**WORK REQUIRED**.
Give again only the lines from the line that holds "BITETTI, ERNESTO cuatro" to the end of the data, inclusive, omitting all pictures.

START GIVEN DATA

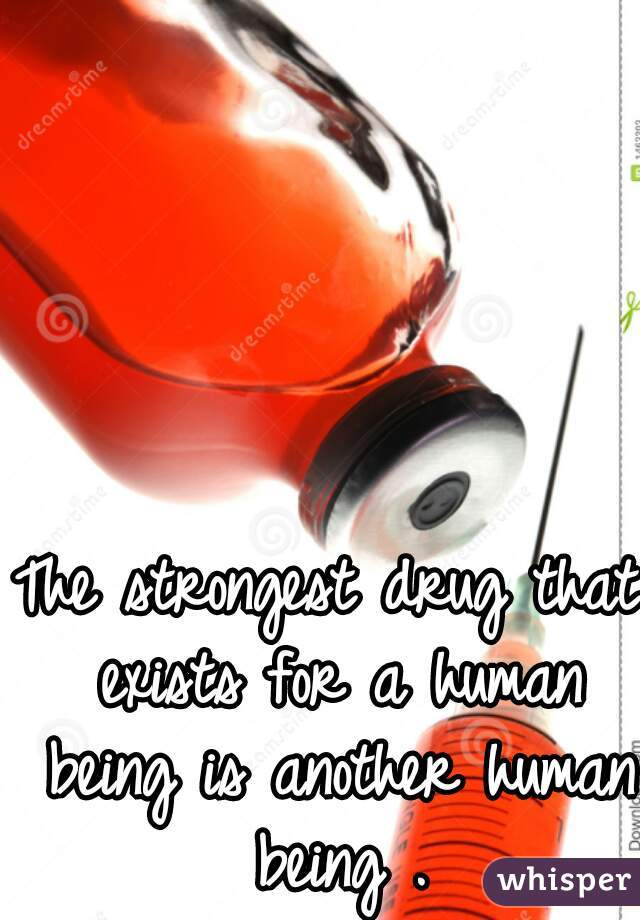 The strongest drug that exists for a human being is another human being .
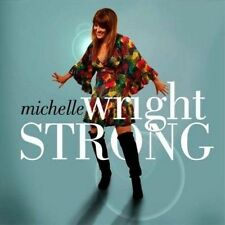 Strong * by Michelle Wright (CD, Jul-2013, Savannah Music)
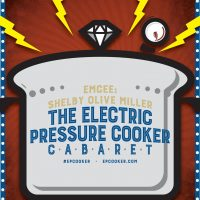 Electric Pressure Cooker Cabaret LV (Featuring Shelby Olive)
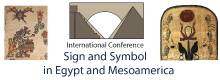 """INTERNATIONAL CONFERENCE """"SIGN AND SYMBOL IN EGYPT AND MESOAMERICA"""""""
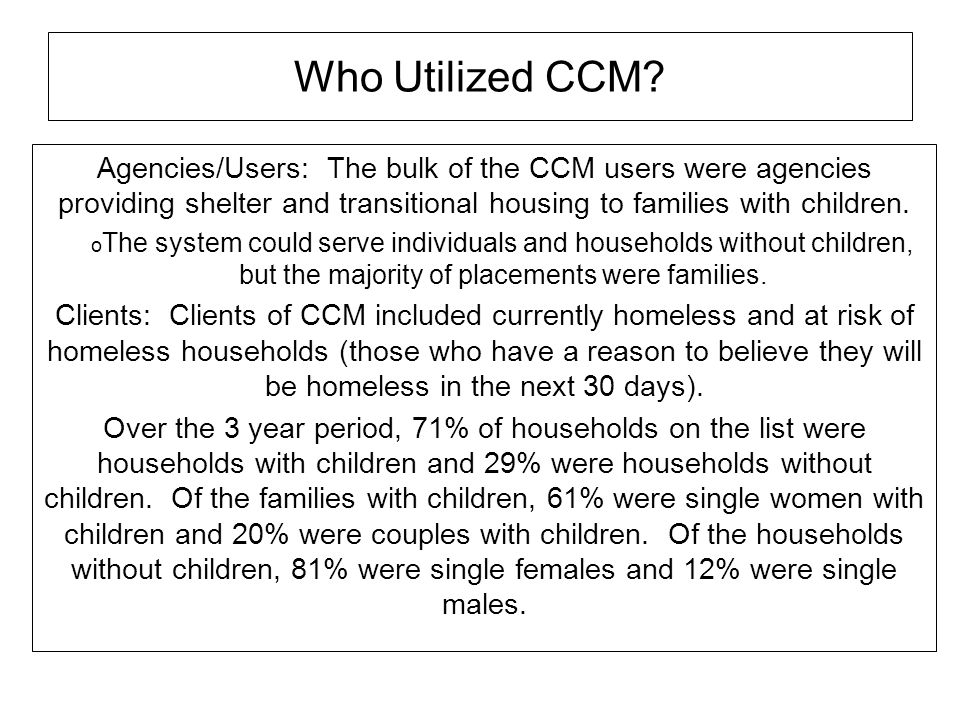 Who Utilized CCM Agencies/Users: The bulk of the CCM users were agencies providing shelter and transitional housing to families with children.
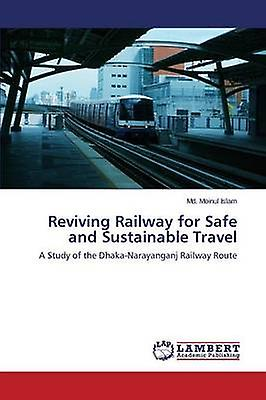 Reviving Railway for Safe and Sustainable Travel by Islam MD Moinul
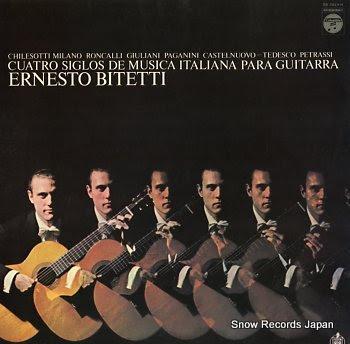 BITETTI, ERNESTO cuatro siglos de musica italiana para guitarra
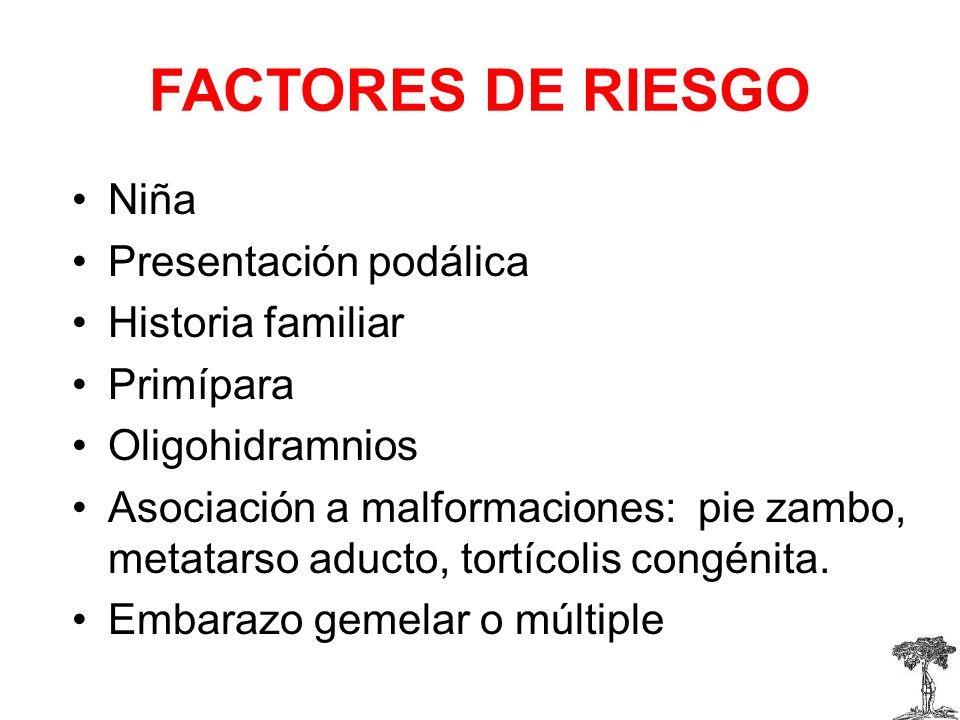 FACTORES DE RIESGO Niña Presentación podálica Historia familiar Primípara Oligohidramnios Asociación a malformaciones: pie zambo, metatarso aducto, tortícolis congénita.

END GIVEN DATA

**SOLUTION TO THIS TASK**.
 BITETTI, ERNESTO cuatro siglos de musica italiana para guitarra
 FACTORES DE RIESGO Niña Presentación podálica Historia familiar Primípara Oligohidramnios Asociación a malformaciones: pie zambo, metatarso aducto, tortícolis congénita.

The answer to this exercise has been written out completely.